[Goal of the exercise] Give again, word for word, every line below from the one that has "Participação de transgêneros" through the one that has "Set of 16 Vintage", both included, and no others.
Supplied records Block Start
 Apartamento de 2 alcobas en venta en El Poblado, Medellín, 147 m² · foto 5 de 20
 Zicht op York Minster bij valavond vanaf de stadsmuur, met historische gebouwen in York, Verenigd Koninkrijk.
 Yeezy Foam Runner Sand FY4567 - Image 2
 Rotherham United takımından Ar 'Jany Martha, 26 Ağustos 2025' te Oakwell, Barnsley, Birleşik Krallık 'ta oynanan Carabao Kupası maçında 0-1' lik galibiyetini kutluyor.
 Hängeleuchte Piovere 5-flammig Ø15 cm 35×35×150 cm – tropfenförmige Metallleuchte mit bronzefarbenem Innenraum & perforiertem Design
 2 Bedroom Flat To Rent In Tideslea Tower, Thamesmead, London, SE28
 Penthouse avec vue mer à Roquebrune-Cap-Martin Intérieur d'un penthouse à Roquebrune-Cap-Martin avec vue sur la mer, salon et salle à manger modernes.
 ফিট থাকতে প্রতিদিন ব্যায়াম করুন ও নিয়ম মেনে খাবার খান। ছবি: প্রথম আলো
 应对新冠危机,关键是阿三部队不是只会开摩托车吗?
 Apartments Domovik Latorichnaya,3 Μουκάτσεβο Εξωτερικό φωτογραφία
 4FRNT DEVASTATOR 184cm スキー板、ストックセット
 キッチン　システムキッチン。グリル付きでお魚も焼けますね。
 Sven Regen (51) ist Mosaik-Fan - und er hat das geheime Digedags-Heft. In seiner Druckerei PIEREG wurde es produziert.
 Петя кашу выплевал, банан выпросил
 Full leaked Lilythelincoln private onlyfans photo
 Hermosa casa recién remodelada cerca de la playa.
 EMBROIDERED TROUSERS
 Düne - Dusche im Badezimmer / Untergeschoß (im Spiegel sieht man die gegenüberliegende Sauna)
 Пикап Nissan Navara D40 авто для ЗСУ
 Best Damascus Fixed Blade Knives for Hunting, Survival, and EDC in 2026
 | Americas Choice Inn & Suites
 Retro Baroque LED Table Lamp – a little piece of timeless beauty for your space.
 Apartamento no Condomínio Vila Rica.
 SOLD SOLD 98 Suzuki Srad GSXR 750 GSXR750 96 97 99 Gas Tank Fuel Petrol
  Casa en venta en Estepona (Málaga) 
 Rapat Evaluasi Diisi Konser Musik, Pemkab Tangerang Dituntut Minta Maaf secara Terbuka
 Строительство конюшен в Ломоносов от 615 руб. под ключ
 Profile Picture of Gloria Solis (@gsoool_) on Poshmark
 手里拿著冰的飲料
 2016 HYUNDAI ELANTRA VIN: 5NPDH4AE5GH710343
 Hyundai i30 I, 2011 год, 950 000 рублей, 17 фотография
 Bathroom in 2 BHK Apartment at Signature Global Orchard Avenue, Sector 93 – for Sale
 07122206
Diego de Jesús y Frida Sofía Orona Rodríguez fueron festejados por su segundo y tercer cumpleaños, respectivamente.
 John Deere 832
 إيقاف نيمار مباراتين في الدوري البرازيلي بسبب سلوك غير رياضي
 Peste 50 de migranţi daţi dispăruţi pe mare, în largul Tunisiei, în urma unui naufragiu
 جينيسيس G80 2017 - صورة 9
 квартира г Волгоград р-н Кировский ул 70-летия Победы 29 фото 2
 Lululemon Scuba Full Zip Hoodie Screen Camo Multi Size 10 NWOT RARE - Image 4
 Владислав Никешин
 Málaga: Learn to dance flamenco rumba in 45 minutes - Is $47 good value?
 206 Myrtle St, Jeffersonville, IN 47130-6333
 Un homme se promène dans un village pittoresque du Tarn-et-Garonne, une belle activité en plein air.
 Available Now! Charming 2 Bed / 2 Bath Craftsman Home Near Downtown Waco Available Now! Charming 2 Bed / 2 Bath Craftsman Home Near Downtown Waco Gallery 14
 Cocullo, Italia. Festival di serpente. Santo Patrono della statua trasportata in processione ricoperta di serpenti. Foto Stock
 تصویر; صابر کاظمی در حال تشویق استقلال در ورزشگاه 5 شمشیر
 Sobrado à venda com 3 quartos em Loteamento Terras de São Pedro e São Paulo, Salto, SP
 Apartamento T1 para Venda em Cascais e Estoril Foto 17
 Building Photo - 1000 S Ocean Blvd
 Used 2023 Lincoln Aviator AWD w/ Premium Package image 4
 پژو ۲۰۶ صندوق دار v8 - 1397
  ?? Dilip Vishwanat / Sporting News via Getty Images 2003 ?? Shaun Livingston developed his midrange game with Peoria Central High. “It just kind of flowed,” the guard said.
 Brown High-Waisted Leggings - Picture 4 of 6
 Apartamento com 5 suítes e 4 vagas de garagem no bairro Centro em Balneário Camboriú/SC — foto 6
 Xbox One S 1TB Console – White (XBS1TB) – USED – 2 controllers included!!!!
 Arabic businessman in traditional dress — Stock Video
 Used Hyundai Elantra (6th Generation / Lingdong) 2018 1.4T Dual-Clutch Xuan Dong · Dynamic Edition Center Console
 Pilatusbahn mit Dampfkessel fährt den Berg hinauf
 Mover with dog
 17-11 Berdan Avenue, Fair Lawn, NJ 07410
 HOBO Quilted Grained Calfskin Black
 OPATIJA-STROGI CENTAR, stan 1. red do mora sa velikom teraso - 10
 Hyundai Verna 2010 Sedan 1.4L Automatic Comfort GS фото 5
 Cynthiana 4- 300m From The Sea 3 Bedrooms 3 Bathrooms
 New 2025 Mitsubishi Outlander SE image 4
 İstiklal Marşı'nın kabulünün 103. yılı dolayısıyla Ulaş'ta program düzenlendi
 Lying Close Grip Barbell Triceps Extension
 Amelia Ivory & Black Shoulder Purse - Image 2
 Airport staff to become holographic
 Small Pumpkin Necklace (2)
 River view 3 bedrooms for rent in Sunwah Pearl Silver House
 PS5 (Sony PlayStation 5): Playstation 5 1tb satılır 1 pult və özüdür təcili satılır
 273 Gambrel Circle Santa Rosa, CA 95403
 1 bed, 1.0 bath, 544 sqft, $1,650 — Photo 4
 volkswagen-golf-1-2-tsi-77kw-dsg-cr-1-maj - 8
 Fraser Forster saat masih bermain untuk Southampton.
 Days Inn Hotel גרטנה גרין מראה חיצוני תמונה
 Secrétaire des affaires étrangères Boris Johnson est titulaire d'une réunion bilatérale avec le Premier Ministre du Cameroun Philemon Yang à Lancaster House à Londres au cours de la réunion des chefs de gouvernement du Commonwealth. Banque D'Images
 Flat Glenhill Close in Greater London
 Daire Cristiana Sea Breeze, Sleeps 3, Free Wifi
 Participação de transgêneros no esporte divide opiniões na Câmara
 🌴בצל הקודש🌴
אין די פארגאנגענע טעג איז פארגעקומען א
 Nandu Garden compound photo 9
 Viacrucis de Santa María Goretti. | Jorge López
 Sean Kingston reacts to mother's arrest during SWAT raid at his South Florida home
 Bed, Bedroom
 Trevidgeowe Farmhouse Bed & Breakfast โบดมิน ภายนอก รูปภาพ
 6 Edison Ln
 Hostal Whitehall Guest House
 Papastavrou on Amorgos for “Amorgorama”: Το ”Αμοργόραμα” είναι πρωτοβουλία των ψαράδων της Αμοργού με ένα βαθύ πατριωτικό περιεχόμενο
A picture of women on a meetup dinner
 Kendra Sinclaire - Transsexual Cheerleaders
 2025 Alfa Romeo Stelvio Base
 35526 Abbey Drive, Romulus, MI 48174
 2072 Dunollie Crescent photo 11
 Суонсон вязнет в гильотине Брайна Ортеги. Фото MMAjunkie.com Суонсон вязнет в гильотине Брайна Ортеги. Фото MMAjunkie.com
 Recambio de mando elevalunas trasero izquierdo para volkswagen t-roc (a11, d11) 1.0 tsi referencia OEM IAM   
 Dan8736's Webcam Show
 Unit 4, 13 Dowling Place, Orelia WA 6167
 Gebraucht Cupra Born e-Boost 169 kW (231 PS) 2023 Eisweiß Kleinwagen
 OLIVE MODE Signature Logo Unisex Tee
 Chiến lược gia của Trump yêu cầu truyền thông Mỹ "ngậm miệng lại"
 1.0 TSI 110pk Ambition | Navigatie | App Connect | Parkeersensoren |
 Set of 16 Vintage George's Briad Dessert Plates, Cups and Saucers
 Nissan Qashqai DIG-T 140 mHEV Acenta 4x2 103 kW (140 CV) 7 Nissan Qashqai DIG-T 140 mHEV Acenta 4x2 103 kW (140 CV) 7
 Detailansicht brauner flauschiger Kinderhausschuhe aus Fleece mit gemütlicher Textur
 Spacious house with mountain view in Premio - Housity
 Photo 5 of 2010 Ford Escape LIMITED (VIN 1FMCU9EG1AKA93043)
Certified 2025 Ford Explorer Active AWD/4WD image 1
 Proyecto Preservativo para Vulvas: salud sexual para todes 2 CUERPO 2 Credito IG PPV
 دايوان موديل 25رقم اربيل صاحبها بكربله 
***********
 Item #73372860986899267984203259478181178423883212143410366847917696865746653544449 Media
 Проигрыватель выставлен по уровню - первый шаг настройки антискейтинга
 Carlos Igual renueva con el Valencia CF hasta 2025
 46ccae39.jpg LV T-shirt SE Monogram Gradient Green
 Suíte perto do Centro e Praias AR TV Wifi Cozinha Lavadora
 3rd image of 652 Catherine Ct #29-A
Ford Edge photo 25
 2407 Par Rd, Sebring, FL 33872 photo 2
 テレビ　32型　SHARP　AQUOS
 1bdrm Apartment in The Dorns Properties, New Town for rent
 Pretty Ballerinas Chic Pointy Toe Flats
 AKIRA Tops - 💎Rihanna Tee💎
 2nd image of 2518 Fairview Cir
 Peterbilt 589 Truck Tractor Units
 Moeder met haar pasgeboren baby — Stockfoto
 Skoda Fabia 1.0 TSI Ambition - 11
Supplied records Block End
[Result of this exercise]
 Participação de transgêneros no esporte divide opiniões na Câmara
 🌴בצל הקודש🌴
אין די פארגאנגענע טעג איז פארגעקומען א
 Nandu Garden compound photo 9
 Viacrucis de Santa María Goretti. | Jorge López
 Sean Kingston reacts to mother's arrest during SWAT raid at his South Florida home
 Bed, Bedroom
 Trevidgeowe Farmhouse Bed & Breakfast โบดมิน ภายนอก รูปภาพ
 6 Edison Ln
 Hostal Whitehall Guest House
 Papastavrou on Amorgos for “Amorgorama”: Το ”Αμοργόραμα” είναι πρωτοβουλία των ψαράδων της Αμοργού με ένα βαθύ πατριωτικό περιεχόμενο
A picture of women on a meetup dinner
 Kendra Sinclaire - Transsexual Cheerleaders
 2025 Alfa Romeo Stelvio Base
 35526 Abbey Drive, Romulus, MI 48174
 2072 Dunollie Crescent photo 11
 Суонсон вязнет в гильотине Брайна Ортеги. Фото MMAjunkie.com Суонсон вязнет в гильотине Брайна Ортеги. Фото MMAjunkie.com
 Recambio de mando elevalunas trasero izquierdo para volkswagen t-roc (a11, d11) 1.0 tsi referencia OEM IAM   
 Dan8736's Webcam Show
 Unit 4, 13 Dowling Place, Orelia WA 6167
 Gebraucht Cupra Born e-Boost 169 kW (231 PS) 2023 Eisweiß Kleinwagen
 OLIVE MODE Signature Logo Unisex Tee
 Chiến lược gia của Trump yêu cầu truyền thông Mỹ "ngậm miệng lại"
 1.0 TSI 110pk Ambition | Navigatie | App Connect | Parkeersensoren |
 Set of 16 Vintage George's Briad Dessert Plates, Cups and Saucers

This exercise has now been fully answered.